[Entries on spatial placement]
--------

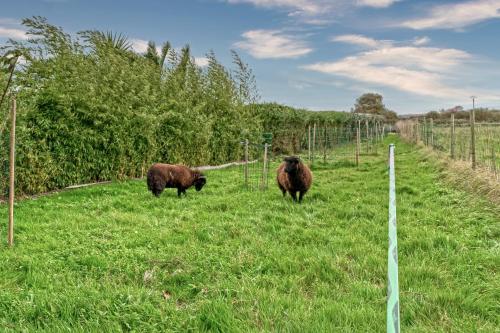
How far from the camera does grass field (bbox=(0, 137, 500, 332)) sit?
11.4 feet

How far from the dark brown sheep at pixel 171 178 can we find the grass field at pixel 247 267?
1302mm

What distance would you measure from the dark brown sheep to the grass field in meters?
1.30

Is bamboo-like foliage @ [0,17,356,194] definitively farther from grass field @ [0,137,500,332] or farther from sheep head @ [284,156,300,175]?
sheep head @ [284,156,300,175]

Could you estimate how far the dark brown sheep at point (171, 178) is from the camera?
32.7 ft

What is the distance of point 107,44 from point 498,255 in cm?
1431

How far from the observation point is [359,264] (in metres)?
4.79

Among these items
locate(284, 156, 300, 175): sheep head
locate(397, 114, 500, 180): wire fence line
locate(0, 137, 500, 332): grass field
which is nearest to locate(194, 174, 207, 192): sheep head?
locate(0, 137, 500, 332): grass field

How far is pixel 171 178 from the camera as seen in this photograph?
403 inches

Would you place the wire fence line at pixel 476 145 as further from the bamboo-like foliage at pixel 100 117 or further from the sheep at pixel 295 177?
the bamboo-like foliage at pixel 100 117

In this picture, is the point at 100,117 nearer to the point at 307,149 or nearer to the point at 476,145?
the point at 476,145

--------

Description of the task:
Copy every record above word for word, omitting the pictures.

Complete output:
How far from the camera does grass field (bbox=(0, 137, 500, 332)) sit?
11.4 feet

How far from the dark brown sheep at pixel 171 178 can we find the grass field at pixel 247 267?
1302mm

What distance would you measure from the dark brown sheep to the grass field in meters?
1.30

Is bamboo-like foliage @ [0,17,356,194] definitively farther from grass field @ [0,137,500,332] or farther from sheep head @ [284,156,300,175]?
sheep head @ [284,156,300,175]

Could you estimate how far the dark brown sheep at point (171, 178) is from the camera?
32.7 ft

What is the distance of point 107,44 from point 498,255 in cm?
1431

How far from the observation point is [359,264] (in metres)?
4.79

Among these items
locate(284, 156, 300, 175): sheep head
locate(397, 114, 500, 180): wire fence line
locate(0, 137, 500, 332): grass field
which is nearest to locate(194, 174, 207, 192): sheep head?
locate(0, 137, 500, 332): grass field

How far is pixel 171 178 from the camera as seen in this photograph?
403 inches

Would you place the wire fence line at pixel 476 145 as further from the bamboo-like foliage at pixel 100 117 or further from the sheep at pixel 295 177?
the bamboo-like foliage at pixel 100 117

In this picture, is the point at 100,117 nearer to the point at 307,149 or nearer to the point at 476,145?
the point at 476,145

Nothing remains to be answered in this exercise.